Over the years, discussing the subject of mental illness freely has been challenging, and many people have a stigmatized view of mental health. It’s critical that we put mental health at the forefront of conversation topics and have open discussions about how we really feel because these issues are becoming more and more common. Treatments are available to aid recovery from mental health issues, which are actually extremely common. However, the stigma often prevents people from getting help, which can exacerbate their ailments and further isolate them. Making it more acceptable for people struggling with mental health disorders to seek help, develop coping mechanisms, and start the healing process will benefit our communities by talking about mental health. Moreover, mental health encompasses more than just mental illness. It’s also about maintaining a sense of well-being.

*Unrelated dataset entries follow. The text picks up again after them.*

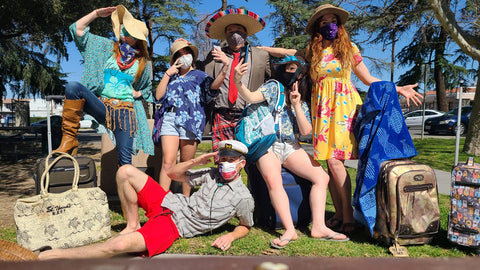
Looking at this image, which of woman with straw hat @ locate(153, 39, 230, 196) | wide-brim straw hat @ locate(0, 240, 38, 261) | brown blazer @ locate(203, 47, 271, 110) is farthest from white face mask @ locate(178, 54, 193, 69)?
wide-brim straw hat @ locate(0, 240, 38, 261)

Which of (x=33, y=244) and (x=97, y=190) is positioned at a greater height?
(x=97, y=190)

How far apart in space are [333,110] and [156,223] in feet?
6.40

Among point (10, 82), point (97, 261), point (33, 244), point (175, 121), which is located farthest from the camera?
point (10, 82)

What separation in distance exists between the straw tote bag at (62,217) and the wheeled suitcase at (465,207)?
10.2ft

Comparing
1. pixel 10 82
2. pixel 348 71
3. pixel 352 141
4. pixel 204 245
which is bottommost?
pixel 204 245

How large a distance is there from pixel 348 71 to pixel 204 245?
2173 millimetres

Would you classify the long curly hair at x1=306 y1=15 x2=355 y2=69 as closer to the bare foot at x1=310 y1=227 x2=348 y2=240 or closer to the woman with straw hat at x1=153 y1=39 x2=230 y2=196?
the woman with straw hat at x1=153 y1=39 x2=230 y2=196

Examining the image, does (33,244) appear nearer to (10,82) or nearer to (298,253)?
(298,253)

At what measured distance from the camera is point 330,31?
339cm

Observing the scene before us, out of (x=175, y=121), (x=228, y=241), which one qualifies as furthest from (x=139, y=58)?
(x=228, y=241)

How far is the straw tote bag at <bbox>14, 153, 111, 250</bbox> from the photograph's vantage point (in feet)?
9.21

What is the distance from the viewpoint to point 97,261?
0.47 metres

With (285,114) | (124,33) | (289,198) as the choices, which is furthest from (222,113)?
(124,33)

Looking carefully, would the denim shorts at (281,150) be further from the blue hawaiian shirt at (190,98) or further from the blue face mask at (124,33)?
the blue face mask at (124,33)
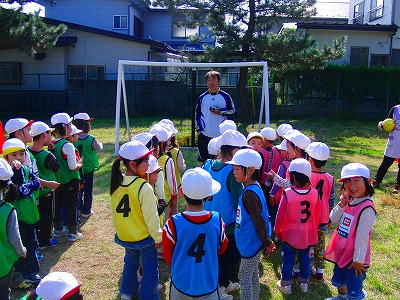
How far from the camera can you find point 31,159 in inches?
160

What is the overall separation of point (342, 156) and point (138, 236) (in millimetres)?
8248


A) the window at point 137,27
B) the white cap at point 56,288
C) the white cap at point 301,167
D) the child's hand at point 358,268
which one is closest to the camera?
Answer: the white cap at point 56,288

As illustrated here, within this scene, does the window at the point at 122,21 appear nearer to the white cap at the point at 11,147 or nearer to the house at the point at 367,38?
the house at the point at 367,38

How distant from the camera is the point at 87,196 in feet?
18.9

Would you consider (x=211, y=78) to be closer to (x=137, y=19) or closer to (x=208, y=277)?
(x=208, y=277)

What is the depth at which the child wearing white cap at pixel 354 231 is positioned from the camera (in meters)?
3.09

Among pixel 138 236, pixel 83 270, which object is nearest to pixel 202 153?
pixel 83 270

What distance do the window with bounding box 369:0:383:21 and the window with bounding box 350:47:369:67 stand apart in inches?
128

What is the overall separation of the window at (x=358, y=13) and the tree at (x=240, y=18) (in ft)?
38.9

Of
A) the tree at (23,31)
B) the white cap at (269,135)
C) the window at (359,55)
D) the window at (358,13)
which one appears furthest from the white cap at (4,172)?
the window at (358,13)

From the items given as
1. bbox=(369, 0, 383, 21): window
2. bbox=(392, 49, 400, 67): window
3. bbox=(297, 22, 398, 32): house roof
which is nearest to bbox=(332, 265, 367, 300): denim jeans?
bbox=(297, 22, 398, 32): house roof

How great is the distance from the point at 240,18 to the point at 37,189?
491 inches

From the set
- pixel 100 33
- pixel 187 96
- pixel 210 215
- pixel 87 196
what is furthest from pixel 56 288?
pixel 100 33

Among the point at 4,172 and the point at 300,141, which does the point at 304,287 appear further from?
the point at 4,172
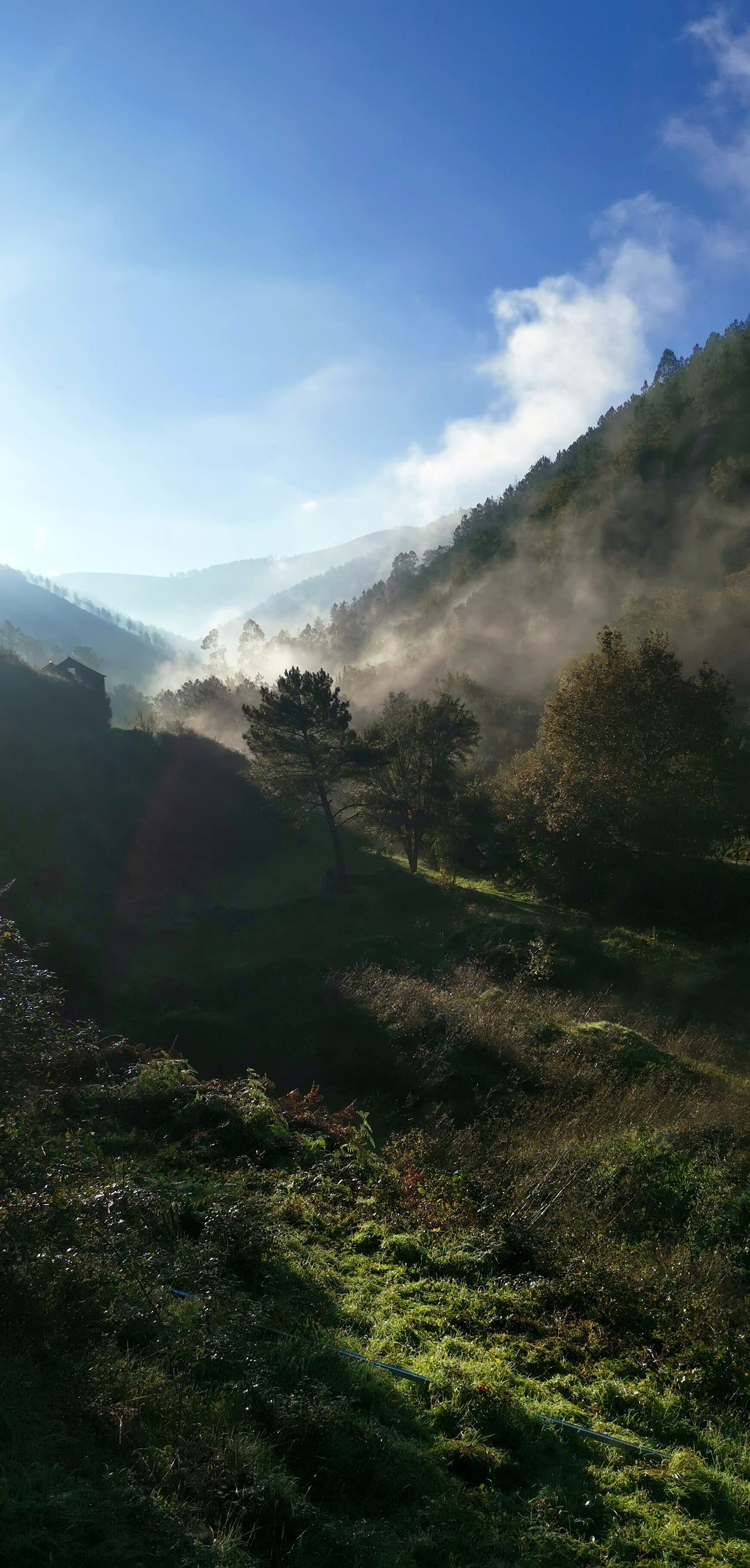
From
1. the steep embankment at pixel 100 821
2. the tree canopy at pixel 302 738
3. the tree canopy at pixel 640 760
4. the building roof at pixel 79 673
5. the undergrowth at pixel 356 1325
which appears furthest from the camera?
the building roof at pixel 79 673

4. What should one look for when wondering whether professional help is needed?

Professional help may be advised when an emotional or mental health problem interferes with daily living or functioning. Through therapy one can learn to deal with and why one might feel certain things. It’s a good idea to encourage people by motivating them to explore their treatment options or potential therapists with them. People under pressure to seek treatment may become more resistant to making necessary changes.

5. Many people do not know the difference between a psychologist and a psychiatrist. How can they be educated about these things? What role can CSR play in this?

We strongly believe that recognizing that someone has a mental health problem and taking steps to seek professional help and believing it can be treated are the first steps towards self-education. Social investments in non-profit organizations and community-based solutions have enormous potential. Reports indicate that 274 million people in the world are in need of humanitarian assistance. Every year $20-30 billion is spent on social causes. But less than 2% of that reaches the grassroots or local changemakers. The answer is simple. Social investors supporting non-profit organizations and community-based solutions are the only way aid can reach the maximum number of people in a sustainable way.

6. What does an ideal CSR campaign aimed at mental health look like to you?

A CSR campaign in any space should prioritize impact on beneficiaries. At Mpower, the power to change a life through interventions is at the heart of all campaigns. Mental health is still a taboo subject in India. So each of our campaigns focuses on five pillars: awareness, clinical care, outreach, academia and helpline. Through these branches, we want to advocate prevention and provide services through a holistic and multidisciplinary approach, which guarantees maximum impact for the beneficiary.

7. With increasing urbanization and increasing pace of life, stress and anxiety among people are increasing. How can these be addressed?

Learning to cope with the stress of living in the city will benefit your physical and emotional well-being. The following tips can be helpful in preventing burnout, loneliness and despair from stealing the happiness of townspeople.
Give yourself extra time: If you want to appreciate life in today’s fast-paced environment, it is crucial to prioritize your personal health. A positive outlook increases your ability to concentrate, work more efficiently, and cope with stress.
Talk about it: One strategy for coping with the stress of city life is talking about the ups and downs. Realize that you are not alone by looking for people who can empathize with your situation. Therapy can be helpful if you are struggling with a mental health problem such as depression or anxiety.
Meditation: It’s essential to give yourself some me-time. Just stare at the sky or the ocean, or like me, just run away. Free your mind from clutter and just be in the present moment.